Negotiations start for Postal Service and top unions
By Ed O'Keefe and Lisa Rein
The cash-strapped U.S. Postal Service heads to the bargaining table this afternoon with its largest labor union as both sides anticipate a difficult round of negotiations that could last up to a year.
USPS, facing $7 billion in losses at the end of the fiscal year Sept. 30, starts meeting today with the American Postal Workers Union, representing about 211,000 mail clerks, maintenance workers, custodians, supervisors and vehicle drivers, appears ready to hold its ground. Negotiations with the National Rural Letter Carriers Association, which represents 207,000 letter carriers, start next week. The four-year contracts with both unions are set to expire Nov. 20. Two other contracts, with the National Association of Letter Carriers and the National Postal Mail Handlers Union, end next year.
Tony Vegliante, chief human resources officer for USPS, said the agency is seeking much more flexibility in its labor contracts as it grapples with a difficult financial situation.
Consider the numbers:
-- Mail volume has dropped from 213 billion pieces of mail delivered annually in 2006 to 177 billion pieces last year and an anticipated 150 billion pieces delivered in 2020.
-- The Postal Service is an incredibly labor-intensive organization, with wages and benefits accounting for 78.4 percent of the agency's total costs.

Dataset items
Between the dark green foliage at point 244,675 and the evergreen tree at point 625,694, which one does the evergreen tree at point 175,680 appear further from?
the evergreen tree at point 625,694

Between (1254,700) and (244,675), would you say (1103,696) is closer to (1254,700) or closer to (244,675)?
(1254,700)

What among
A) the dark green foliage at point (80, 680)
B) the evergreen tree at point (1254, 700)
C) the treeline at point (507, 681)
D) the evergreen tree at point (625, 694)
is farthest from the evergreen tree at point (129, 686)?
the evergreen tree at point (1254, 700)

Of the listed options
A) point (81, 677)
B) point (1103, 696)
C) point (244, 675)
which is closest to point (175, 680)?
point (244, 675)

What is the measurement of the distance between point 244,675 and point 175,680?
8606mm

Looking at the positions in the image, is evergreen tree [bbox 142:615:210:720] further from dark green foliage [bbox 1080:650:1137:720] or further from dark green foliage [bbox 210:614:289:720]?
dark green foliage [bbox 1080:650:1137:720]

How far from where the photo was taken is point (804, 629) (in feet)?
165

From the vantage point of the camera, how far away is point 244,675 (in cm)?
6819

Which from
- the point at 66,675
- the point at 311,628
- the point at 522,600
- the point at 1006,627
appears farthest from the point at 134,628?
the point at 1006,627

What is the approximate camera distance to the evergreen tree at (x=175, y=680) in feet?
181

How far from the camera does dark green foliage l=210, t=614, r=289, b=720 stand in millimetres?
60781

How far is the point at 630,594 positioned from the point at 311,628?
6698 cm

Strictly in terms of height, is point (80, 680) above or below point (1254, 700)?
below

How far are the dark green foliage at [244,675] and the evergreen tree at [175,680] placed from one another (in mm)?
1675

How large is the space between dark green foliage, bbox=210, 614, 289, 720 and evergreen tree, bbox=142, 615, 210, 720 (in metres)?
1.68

● Actions to take:
A) Duplicate everything in the Postal Service article from "Negotiations start for" down to "end next year.".
B) Pick up the article on Postal Service labor negotiations and carry it on from where it stops.

● Per-task answers:
A)
Negotiations start for Postal Service and top unions
By Ed O'Keefe and Lisa Rein
The cash-strapped U.S. Postal Service heads to the bargaining table this afternoon with its largest labor union as both sides anticipate a difficult round of negotiations that could last up to a year.
USPS, facing $7 billion in losses at the end of the fiscal year Sept. 30, starts meeting today with the American Postal Workers Union, representing about 211,000 mail clerks, maintenance workers, custodians, supervisors and vehicle drivers, appears ready to hold its ground. Negotiations with the National Rural Letter Carriers Association, which represents 207,000 letter carriers, start next week. The four-year contracts with both unions are set to expire Nov. 20. Two other contracts, with the National Association of Letter Carriers and the National Postal Mail Handlers Union, end next year.

B)
-- An aging workforce could mean that as many as 300,000 workers will leave the Postal Service in the next decade. Many positions will end through attrition, but others will be filled again, Vegliante said.
“We’re still going to be a big organization and we’re going to have responsibilities to our customers and the American public, but it also means we have to change the way we do business," he said. "We don’t have a continually growing environment, we have a shrinking environment, so we have to be much more conscious about how we manage the mail volume as it changes over time, and we need to be flexible.”
APWU President William Burrus said he "recognizes the challenges facing the Postal Service." But the agency cannot depend on labor to pull it out of the red.
"We do not view them, by themselves, as determining the future of the Postal Service," he said. "We have no intent of forcing our members to begin their lives all over again. We see no justification for unraveling agreements made over 40 years."
Burrus said he would look skeptically on any proposal to dramatically increase part-time work.
"Where there is full-time work available we expect it to be filled by full-time employees. ... We believe there is plenty of full-time work available."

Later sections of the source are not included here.